Z odwzorowaniem kolorów najlepiej radzą sobie matryce IPS. Ich słabością jest jednak czas reakcji. Technologia VA to próba połączenia tego co najlepsze w obu tych technologiach. Czy udana?
- Matryce VA są obecne na rynku już od dłuższego czasu. Cenowo plasują się pomiędzy TN a IPS. W porównaniu z matrycami TN, oferują one szersze kąty widzenia, lepsze odwzorowanie kolorów i ostrość obrazu. Ich czas reakcji jest nieznacznie słabszy niż w przypadku technologii TN, ale lepszy niż w matrycach IPS. Z kolei matryce IPS wygrywały do tej pory z VA pod względem odwzorowania kolorów w przypadku patrzenia na ekran pod dużym kątem. Czołowi producenci monitorów starali się więc wyeliminować ten problem – stworzyć matrycę będącą prawdziwym złotym środkiem.
„Do niedawna użytkownicy musieli wybierać – albo TN: dobra cena, super czas reakcji, ale znacząco słabsze odwzorowanie kolorów, albo IPS: rewelacyjne kolory, słabszy czas reakcji i wysoka cena.
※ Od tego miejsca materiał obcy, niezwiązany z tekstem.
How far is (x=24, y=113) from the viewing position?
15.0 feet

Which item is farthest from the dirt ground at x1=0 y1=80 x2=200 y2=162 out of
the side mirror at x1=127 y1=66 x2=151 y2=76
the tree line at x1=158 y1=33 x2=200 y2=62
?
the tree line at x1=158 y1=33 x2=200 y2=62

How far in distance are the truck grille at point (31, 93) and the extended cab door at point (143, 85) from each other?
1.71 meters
VA plasowało się gdzieś pomiędzy, ale było zbyt „średnie”, by naprawdę zawojować rynek.” - mówi Mariusz Kuczyński, Dyrektor Generalny iiyama Polska. – „Dlatego pracując nad nowymi monitorami szukaliśmy rozwiązania, które pozwoliłoby nam zaoferować użytkownikom nową jakość matrycy VA. AMVA+ to właśnie ta nowa jakość. To matryca, która łączy zalety technologii TN oraz IPS i co ważne pozostaje bardzo atrakcyjna cenowo. Problem słabszego odwzorowania kolorów w przypadku patrzenia na ekran pod większym kątem został w niej całkowicie wyeliminowany. Warto też podkreślić, że matryce VA jako jedyne są w stanie zaoferować obsługę pełnego 24-bit True Colour. Tak też jest w przypadku AMVA+. Wierzę, że już wkrótce matryce AMVA+ będą się cieszyły popularnością porównywalną z technologią TN. ”
W tej chwili w ofercie iiyama znajdują się cztery standardowe monitory LCD z matryca AMVA+: 27-calowe X2783HSU, XB2783HSU i 24-calowe X2483HSU i XB2483HSU oraz 27-calowy monitor z 10 punktami dotykowymi – T2735MSC. Z czasem oferta ma być znacznie rozszerzona.